Going To Disneyland As An Adult
When I was a child, my parents would ask me and my siblings where we wanted to go for our annual vacation. They gave up asking after we chanted “Disneyland” for 3 consecutive years.
While most of my childhood has become a haze, the blue tiles of the Sleeping Beauty Castle still sparkle in my memories.
Me twinning with Donald Duck
Planning a trip to Disneyland
In 2014, my family decided to visit my brother, who now lives in California. Frozen had been released the year before and Let It Go was a viral hit. Kids were dancing to the song in front of TVs at Best Denki and clubs were playing its dance remixes.
You could yell, “Let it goooo, let it gooooo,” on the podium drunk, while waving your arms wildly to ‘shoot ice beams’. Good times.
Since I was flying for more than 20 hours to get to the US of A, I decided to pay Elsa a visit in Disneyland. The drag version that I had met in Bangkok just didn’t cut it.
Entering “The Happiest Place On Earth”
After flying across the planet and chowing down on In-N-Out burgers, my pilgrimage began. Dad rented a car to drive us to Disneyland because his 29-year-old son wanted to see Elsa.
Upon entering the gates, I was struck by how Disneyland had been strangely stuck in time since I last visited it more than a decade ago. One thing was different though: I was no longer dependent on my parents to bring me around, I could go wherever the hell I wanted!
I made a beeline towards my favourite ride: Splash Mountain.
As a child, Splash Mountain was nothing less than spectacular. I was enchanted by dioramas of a bunny tied up Fifty Shades-style and a goofy bear attacked by bees. The colourful scenes abruptly ended with a shocking 3-storey drop that created an intense G-force feeling in my tiny body.
It was a strange mix of the fear of impending doom and the reward of a happy song when you finished the drop that made me pulsate with excitement.
Now an adult, I was ready to relive it, so hit me with your best shot, Walt Disney!
Squeezing into the log-like ‘cars’, my knees jutted out awkwardly as I navigated the uncomfortable and cold seats.

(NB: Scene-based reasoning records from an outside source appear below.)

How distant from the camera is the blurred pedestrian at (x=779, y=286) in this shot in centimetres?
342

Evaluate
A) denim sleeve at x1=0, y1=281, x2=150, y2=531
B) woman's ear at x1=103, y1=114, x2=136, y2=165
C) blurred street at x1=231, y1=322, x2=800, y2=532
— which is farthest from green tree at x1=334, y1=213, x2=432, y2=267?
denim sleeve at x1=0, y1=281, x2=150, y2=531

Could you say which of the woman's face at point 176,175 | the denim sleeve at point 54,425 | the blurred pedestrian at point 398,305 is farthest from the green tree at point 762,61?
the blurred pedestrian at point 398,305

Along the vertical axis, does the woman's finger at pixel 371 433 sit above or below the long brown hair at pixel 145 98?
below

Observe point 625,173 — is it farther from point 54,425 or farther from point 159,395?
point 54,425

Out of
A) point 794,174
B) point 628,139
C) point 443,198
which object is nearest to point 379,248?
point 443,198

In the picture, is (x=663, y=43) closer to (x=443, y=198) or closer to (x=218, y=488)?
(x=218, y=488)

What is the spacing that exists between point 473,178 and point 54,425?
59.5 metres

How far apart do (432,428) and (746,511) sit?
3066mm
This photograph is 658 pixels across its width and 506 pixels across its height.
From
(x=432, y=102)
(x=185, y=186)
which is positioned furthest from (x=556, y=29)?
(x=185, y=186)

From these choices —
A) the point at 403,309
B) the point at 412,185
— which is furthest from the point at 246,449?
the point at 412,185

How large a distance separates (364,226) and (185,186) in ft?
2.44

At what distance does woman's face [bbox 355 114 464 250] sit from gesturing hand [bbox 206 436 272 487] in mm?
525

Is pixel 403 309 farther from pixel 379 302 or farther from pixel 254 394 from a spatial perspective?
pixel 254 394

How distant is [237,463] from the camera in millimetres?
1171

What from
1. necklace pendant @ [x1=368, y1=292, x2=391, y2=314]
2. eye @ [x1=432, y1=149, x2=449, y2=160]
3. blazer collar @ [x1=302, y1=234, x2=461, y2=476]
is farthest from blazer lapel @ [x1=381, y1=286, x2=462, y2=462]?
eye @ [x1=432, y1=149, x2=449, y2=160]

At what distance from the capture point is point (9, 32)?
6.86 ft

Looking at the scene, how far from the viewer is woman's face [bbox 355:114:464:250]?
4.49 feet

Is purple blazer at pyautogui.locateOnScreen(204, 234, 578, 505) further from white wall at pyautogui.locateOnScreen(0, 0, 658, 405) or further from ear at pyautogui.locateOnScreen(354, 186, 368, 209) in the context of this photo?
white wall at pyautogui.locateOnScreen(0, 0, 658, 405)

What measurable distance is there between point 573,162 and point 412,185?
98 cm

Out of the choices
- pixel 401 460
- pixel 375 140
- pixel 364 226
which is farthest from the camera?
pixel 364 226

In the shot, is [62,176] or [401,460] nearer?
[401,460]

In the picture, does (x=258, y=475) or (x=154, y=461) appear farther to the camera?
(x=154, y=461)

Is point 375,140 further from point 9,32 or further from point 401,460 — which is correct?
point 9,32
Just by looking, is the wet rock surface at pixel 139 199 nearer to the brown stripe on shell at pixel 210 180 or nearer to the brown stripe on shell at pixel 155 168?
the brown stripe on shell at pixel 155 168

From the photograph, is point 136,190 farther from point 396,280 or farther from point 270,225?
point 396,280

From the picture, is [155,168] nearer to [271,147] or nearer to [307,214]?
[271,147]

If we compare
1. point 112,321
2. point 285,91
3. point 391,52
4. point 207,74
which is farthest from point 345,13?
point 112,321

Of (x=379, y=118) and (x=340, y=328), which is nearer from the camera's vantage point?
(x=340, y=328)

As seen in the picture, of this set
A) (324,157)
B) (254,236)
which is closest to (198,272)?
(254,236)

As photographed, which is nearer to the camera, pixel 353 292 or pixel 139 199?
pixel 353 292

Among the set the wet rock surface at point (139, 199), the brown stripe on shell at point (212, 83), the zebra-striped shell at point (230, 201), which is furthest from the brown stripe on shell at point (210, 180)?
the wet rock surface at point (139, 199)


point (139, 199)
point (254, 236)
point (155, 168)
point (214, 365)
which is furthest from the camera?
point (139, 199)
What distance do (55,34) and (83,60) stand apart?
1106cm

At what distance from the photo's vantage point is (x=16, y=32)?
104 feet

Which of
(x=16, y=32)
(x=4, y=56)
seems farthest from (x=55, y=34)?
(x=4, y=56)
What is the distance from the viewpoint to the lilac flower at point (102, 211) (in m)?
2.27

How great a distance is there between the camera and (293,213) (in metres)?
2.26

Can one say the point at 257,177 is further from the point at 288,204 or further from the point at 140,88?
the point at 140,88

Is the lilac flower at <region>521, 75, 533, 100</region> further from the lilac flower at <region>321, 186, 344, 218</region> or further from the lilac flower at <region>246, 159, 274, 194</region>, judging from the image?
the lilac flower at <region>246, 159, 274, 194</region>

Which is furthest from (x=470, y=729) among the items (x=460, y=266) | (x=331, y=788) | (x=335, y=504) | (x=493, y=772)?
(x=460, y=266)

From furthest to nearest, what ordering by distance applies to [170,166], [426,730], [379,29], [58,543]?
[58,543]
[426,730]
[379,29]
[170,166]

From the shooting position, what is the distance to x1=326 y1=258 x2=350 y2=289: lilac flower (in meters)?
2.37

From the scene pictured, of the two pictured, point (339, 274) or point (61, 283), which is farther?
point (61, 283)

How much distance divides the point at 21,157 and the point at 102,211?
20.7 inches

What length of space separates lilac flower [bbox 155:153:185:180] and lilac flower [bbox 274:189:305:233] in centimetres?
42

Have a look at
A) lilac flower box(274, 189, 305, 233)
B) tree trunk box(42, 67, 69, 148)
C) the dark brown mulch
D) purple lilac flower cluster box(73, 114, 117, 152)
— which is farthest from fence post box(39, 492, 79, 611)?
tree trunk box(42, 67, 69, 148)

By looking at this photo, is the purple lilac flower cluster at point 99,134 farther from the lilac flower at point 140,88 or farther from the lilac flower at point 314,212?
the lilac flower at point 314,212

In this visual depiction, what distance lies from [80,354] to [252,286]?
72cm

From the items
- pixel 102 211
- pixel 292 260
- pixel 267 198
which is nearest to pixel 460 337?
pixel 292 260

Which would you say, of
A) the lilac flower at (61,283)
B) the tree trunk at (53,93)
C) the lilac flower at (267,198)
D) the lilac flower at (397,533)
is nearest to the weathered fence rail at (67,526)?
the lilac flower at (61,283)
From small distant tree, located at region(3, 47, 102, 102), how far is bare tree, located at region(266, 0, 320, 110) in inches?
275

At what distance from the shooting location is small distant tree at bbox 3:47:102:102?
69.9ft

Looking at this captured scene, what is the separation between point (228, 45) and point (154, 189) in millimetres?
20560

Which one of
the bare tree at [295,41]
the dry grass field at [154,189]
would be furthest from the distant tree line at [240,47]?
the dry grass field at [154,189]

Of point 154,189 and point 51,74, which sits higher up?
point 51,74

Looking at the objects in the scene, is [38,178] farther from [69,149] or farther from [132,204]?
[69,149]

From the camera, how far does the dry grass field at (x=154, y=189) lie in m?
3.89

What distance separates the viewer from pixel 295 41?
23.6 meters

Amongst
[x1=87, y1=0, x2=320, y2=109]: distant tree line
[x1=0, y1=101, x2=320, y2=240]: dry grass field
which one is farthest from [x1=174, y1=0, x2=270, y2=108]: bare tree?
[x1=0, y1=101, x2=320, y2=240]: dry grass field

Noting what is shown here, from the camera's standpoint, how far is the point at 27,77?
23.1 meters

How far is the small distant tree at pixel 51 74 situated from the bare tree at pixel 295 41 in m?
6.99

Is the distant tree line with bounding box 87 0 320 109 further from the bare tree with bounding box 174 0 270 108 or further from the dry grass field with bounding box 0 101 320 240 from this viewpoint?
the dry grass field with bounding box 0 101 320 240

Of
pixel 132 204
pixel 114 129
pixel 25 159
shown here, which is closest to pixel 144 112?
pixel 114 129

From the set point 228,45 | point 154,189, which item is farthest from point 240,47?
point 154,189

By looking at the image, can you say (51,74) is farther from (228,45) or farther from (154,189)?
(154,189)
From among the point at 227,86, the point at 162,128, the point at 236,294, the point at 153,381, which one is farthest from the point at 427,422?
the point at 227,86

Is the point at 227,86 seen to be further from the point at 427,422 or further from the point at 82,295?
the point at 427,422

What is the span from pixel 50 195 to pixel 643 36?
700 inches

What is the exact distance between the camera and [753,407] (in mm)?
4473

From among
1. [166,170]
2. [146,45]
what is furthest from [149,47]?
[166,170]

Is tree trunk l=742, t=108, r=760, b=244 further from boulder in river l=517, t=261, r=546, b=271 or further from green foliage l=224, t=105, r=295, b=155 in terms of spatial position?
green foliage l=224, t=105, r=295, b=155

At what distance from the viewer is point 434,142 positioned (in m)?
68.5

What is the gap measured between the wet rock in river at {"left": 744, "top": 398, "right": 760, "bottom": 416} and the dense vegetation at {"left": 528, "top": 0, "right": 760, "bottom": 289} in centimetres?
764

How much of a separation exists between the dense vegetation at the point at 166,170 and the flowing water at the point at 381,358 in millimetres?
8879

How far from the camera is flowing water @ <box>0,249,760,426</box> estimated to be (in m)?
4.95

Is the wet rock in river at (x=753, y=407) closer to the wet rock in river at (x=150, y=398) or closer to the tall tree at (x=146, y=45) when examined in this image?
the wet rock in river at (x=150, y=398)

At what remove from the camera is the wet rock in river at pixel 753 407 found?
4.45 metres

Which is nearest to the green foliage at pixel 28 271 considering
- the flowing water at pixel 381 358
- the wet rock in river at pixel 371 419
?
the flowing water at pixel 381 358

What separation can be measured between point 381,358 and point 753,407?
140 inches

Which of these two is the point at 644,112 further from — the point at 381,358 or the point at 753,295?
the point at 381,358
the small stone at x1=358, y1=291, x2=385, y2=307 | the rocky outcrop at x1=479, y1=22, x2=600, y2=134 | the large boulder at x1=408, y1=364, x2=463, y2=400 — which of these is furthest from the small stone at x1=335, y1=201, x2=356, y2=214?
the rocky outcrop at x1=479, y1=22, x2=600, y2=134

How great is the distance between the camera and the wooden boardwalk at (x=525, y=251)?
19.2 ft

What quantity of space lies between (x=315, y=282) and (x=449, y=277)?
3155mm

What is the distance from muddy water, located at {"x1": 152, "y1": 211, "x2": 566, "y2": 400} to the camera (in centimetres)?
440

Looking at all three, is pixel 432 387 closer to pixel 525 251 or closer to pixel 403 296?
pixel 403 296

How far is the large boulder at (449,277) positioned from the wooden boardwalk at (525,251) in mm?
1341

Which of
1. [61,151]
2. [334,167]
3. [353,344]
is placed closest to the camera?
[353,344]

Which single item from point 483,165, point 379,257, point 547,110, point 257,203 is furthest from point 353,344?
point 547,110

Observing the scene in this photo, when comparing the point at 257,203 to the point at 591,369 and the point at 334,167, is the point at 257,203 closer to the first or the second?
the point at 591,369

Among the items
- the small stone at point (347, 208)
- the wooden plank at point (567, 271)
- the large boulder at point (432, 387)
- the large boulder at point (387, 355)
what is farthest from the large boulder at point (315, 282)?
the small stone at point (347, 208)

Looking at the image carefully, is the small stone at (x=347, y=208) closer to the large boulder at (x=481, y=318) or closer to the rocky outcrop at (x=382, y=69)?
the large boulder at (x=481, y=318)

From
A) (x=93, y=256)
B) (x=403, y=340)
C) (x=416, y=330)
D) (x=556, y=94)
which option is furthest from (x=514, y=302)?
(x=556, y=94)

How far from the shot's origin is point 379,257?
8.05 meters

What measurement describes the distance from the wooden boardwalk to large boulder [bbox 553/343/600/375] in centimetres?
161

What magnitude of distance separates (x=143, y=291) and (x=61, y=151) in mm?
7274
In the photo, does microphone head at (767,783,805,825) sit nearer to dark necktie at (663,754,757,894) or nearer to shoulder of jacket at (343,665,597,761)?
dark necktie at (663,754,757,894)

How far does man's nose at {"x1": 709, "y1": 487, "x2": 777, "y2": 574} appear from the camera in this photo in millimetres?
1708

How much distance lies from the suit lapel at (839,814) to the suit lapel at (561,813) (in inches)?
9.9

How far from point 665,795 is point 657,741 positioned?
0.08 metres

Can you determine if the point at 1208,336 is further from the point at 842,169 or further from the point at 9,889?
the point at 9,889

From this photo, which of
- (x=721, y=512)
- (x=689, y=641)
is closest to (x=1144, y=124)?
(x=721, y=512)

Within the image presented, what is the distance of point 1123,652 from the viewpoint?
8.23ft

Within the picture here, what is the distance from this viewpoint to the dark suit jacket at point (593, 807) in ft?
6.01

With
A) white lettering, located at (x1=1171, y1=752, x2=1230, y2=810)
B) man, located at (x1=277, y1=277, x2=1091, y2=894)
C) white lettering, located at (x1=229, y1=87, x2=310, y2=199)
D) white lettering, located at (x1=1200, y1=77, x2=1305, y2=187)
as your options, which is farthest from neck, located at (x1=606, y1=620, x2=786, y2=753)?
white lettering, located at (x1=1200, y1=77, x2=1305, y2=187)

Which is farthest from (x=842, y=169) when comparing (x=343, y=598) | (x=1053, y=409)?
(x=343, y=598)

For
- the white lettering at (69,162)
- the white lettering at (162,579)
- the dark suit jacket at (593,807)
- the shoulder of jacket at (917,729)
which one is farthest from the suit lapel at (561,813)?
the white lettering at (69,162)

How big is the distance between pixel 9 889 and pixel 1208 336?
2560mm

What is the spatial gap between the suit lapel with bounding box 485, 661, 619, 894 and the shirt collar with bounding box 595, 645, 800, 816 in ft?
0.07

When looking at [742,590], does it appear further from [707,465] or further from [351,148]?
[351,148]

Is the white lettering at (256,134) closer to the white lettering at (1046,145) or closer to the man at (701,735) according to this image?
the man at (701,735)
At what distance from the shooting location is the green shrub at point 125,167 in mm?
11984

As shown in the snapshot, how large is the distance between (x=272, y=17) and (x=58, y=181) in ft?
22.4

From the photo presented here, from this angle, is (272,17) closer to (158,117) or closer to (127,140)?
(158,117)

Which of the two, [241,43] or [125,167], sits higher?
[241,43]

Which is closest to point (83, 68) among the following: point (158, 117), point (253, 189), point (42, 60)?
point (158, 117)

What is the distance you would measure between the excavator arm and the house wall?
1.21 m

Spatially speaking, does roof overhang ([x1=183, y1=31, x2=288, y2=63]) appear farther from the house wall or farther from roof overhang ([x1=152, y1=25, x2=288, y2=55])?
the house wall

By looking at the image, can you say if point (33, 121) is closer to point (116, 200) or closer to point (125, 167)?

The log creaked as it brought us through sets of singing bunnies and cackling foxes. But this time around, I was unimpressed. The ride just felt like a walk in the park.
Worse, I could not withhold my cynicism. I found myself critiquing the paint job of the “mountain” and creaky robot animals. The ending was unsatisfactorily vanilla and felt like a dip with a splash of water on my face.
The thrill I used to experience was gone, ravaged by adulthood and growth. But if there was one thing that could help me to relive the innocent joy of childhood, I was sure it would be Peter Pan’s Flight.
Peter Pan’s Flight
Peter Pan’s Flight is located with other vintage rides like Snow White’s Scary Adventures, which, as its name suggests, is sure to traumatise your toddler. The former doesn’t have pyrotechnic displays or sudden drops but you get to sit in a flying pirate ship while viewing “London” from above the clouds.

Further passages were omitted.